Het kookgerei dat meestal een wok wordt genoemd, is een halfronde holle pan.
De wok is afkomstig uit de Chinese keuken, waar het al eeuwenlang wordt gebruikt. De naam “wok” komt van het Kantonese woord “wok“, wat “pan” betekent.
Een wok is typically dieper en meestal dunner dan een koekenpan. Deze kenmerken maken hem perfect voor roerbakken, wat ook wel wokken wordt genoemd. De hoge randen zorgen ervoor dat het voedsel gemakkelijk in de pan kan worden omgeschept en geroerd zonder dat het eruit valt.
Naast roerbakken kan een wok ook worden gebruikt voor stoven, frituren, braden, roken, koken en blancheren.
Woks zijn er in verschillende materialen, zoals gietijzer, koolstofstaal, roestvrijstaal en anti-aanbak. Het materiaal dat je kiest, hangt af van je kookbehoeften en voorkeuren.
Enkele kenmerken van een wok:
- Halfronde vorm: Deze vorm zorgt voor een gelijkmatige warmteverdeling en maakt het gemakkelijk om voedsel om te scheppen en te roeren.

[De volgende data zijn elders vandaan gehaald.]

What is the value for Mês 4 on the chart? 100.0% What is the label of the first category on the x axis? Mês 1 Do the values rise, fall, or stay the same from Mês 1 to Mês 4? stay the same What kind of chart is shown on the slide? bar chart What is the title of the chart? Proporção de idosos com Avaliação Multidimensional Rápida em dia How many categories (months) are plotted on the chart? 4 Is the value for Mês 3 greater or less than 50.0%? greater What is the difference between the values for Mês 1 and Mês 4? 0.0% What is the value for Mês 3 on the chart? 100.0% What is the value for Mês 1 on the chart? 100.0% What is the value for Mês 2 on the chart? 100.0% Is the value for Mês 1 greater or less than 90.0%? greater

- Diepe randen: De hoge randen voorkomen dat voedsel uit de pan spat.
- Dun materiaal: Dunne woks warmen snel op en koelen snel af, wat ideaal is voor roerbakken.
- Lange steel: De lange steel houdt je handen weg van de hitte.
Woks zijn een veelzijdig stuk kookgerei dat in elke keuken thuishoort. Met een wok kun je in een mum van tijd heerlijke en gezonde maaltijden bereiden.